Instrução escrita 1:
Transcreve do artigo sobre marxismo e ambiente tudo o que vai desde "O humanismo está, ainda" até "análise, das espécies.".
Instrução escrita 2:
No artigo sobre marxismo e ambiente, enumera o que a abundância dos recursos naturais influencia ou determina, segundo o parágrafo que começa por "O humanismo está".
Instrução escrita 3:
Reescreve de forma mais curta o parágrafo do artigo sobre marxismo e ambiente que começa por "O humanismo está", mantendo os factos principais.

Artigo:

>>>

Muitas vezes, não relacionamos directamente o marxismo com a defesa do ambiente. Tendências políticas ditas ecologistas vieram fazer crer que existe uma política ecologista que não é necessariamente marxista. No entanto, esperamos que, com este post sejam dados passos para que o leitor passe a relacionar política e economia com ecologia e defesa do ambiente.

O objectivo essencial do marxismo não é, claro, a defesa do meio ambiente. Todavia, um breve raciocínio que leve em conta os dados que podemos tirar das observações do dia-a-dia capitalista, levar-nos-á à conclusão irremediável de que não existe protecção dos recursos naturais sem o socialismo, tal como não existirá humanismo no regime capitalista.

O humanismo está, ainda que muitas vezes o não vejamos, intimamente ligado com a defesa dos recursos naturais. O Homem não pode viver independentemente da abundância de recursos naturais. Principalmente, não pode viver em sociedade rumo ao progresso, nem tampouco manter as actuais condições sociais dos povos sem que existam recursos naturais que o sustentem. A abundância dos recursos naturais influencia, não só a economia capitalista, como também determina a continuidade da espécie e, em última análise, das espécies.
A visão dialéctica dos marxistas é a única abordagem humanista em torno das matérias do ambiente.

<<<

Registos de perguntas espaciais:
>>>

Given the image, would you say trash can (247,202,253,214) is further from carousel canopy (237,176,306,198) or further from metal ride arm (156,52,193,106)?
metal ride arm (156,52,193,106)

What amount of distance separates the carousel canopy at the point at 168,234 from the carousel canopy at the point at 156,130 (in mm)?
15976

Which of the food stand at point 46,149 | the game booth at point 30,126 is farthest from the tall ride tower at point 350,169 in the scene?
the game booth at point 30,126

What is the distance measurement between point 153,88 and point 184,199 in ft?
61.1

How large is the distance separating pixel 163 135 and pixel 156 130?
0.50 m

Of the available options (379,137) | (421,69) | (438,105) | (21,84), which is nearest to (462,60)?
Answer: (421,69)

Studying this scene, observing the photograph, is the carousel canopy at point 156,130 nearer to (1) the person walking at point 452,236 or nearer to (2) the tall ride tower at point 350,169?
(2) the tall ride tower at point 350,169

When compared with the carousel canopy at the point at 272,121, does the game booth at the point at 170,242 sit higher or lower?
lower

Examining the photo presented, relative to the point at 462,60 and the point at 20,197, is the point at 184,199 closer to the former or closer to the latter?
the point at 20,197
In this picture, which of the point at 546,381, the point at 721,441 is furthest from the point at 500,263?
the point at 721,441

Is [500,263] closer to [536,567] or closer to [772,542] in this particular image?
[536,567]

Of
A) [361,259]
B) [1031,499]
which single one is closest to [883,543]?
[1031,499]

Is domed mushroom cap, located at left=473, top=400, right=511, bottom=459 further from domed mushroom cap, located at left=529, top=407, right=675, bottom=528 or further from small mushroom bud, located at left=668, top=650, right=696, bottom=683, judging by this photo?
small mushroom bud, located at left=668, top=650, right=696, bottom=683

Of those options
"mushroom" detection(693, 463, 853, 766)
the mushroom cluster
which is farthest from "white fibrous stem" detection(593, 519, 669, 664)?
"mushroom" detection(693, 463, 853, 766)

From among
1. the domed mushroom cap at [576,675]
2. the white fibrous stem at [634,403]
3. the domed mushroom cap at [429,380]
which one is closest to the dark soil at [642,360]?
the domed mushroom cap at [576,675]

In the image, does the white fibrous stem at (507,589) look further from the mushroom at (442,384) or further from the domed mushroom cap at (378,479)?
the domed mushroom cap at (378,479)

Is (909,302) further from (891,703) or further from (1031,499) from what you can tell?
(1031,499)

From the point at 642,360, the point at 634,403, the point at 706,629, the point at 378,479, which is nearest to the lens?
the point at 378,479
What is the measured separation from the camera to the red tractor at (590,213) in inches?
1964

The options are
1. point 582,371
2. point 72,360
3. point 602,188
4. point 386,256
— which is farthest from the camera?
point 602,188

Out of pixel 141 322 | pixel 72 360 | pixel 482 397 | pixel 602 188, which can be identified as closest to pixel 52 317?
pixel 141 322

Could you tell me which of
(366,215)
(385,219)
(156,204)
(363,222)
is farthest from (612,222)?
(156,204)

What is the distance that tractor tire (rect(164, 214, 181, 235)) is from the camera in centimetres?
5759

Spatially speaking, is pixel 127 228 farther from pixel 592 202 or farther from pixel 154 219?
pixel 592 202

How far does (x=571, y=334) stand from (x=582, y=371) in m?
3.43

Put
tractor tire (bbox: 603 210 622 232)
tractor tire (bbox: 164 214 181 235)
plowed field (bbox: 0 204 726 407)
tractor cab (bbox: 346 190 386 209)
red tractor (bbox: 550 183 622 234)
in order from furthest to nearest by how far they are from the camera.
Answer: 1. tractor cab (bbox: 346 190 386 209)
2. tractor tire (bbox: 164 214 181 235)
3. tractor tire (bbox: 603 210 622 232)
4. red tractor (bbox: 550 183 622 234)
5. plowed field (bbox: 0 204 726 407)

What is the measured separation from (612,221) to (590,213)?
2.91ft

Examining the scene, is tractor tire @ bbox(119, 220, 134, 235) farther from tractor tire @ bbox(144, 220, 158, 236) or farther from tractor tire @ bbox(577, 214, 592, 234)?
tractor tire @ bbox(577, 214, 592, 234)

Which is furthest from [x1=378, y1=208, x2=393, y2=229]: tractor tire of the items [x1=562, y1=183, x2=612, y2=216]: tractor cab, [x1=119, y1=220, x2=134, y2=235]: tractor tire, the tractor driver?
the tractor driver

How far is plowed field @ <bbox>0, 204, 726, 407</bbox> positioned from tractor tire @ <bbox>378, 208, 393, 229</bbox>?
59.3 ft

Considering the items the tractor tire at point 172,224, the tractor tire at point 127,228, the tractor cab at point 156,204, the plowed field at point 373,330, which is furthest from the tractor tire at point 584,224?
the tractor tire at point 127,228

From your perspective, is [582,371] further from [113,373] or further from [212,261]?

<<<

Resultado 1:
O humanismo está, ainda que muitas vezes o não vejamos, intimamente ligado com a defesa dos recursos naturais. O Homem não pode viver independentemente da abundância de recursos naturais. Principalmente, não pode viver em sociedade rumo ao progresso, nem tampouco manter as actuais condições sociais dos povos sem que existam recursos naturais que o sustentem. A abundância dos recursos naturais influencia, não só a economia capitalista, como também determina a continuidade da espécie e, em última análise, das espécies.

Resultado 2:
- a economia capitalista
- a continuidade da espécie
- a continuidade das espécies

Resultado 3:
O humanismo está intimamente ligado à defesa dos recursos naturais, porque o Homem não pode viver sem a sua abundância. Sem esses recursos, a sociedade não pode progredir nem manter as atuais condições sociais dos povos. A abundância dos recursos naturais influencia a economia capitalista e determina a continuidade da espécie e, em última análise, das espécies.